Combined sales: |
€ 998 million |
Consolidated sales(*): |
€ 945 million |
Capital expenditures (PP&E)(*): |
€ 48 million |
Total assets(*): |
€ 1 359 million
|
Employees: |
11 800 |
(*) Consolidated entities |
China: economy in transition
After a long period of double-digit growth rates, China’s GDP growth ended below 8% in 2012, further down from 9% the year before. Investments in the country have slowed down as a result of measures for more controlled growth, while the global economic crisis tempered China’s export growth. Combined with a maturing domestic demand in certain sectors, this led to manufacturing overcapacity and fierce competition in several industrial markets.
Bekaert’s activities in China came under pressure due to these developments. The most sudden and tangible impact was felt in the sawing wire business as of the second half of 2011. The price levels of sawing wire further declined significantly in 2012 as a result of the huge manufacturing overcapacity that had been built up in a very short time. Bekaert realigned its manufacturing footprint in China with the new business reality through a drastic restructuring and considerable asset impairments.

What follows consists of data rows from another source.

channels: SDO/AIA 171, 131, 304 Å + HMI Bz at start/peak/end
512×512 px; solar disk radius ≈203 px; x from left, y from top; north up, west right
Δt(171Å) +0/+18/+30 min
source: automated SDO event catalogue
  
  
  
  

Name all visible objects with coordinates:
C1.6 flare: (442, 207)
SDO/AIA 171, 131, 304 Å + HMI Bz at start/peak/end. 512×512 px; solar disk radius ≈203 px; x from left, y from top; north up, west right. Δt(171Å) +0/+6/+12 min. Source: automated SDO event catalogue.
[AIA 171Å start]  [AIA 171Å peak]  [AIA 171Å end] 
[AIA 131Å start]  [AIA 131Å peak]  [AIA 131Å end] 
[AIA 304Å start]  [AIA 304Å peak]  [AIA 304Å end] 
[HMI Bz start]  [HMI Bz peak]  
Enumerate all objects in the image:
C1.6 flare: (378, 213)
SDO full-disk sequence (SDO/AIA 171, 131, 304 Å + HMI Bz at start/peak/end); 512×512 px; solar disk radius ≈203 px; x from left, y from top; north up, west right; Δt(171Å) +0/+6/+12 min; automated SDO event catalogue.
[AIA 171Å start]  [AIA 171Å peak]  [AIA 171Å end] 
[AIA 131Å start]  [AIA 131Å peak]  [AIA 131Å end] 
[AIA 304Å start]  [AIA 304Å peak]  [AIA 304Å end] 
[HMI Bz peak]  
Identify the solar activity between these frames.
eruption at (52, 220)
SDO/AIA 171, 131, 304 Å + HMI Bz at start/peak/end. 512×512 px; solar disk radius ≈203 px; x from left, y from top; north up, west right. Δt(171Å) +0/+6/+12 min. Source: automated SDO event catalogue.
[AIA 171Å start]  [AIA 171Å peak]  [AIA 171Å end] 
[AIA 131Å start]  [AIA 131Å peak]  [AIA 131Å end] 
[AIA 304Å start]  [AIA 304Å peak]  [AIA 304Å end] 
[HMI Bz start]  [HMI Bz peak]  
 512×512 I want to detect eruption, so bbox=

In automotive markets too, Bekaert experienced increased competition and maturing demand from Chinese tire producers targeting export markets. Truck tire customers in particular suffered from less export business. Bekaert defended its rubber reinforcement markets and succeeded in obtaining modest growth in sales volumes compared to 2011, while price and margin levels were under pressure due to the highly competitive environment and declining raw materials prices.
Continued growth through acquisition
Bekaert acquired the Qingdao Hansun steel wire plant in Qingdao (Shandong Province) from Hankuk Steel Wire Co. Ltd (South Korea) in September 2011. The operations were fully integrated in the Bekaert China manufacturing platform during 2012. Bekaert (Qingdao) Wire Products Co., Ltd produces a wide range of wires and ropes serving construction and mining markets as well as the hoisting equipment and paper industry.
In December of 2011 Bekaert and Xinyu Iron & Steel Co. Ltd (Xinsteel) announced the closing of their partnership transaction by which Bekaert acquired 50% of the spring wire and Aluclad activities of Xinsteel in Xinyu (Jiangxi Province). The results of the joint venture have been included in Bekaert’s financial records under the equity accounting method as from 1 December 2011. In 2012, the ground works for the construction of a new plant, Bekaert (Xinyu) New Materials Co., Ltd, were started. The new building will house the spring wire manufacturing activities which are now located in two separate factories. The new plant is expected to come into operation in the second half of 2013, and will serve domestic customers mainly, with spring wires for various applications.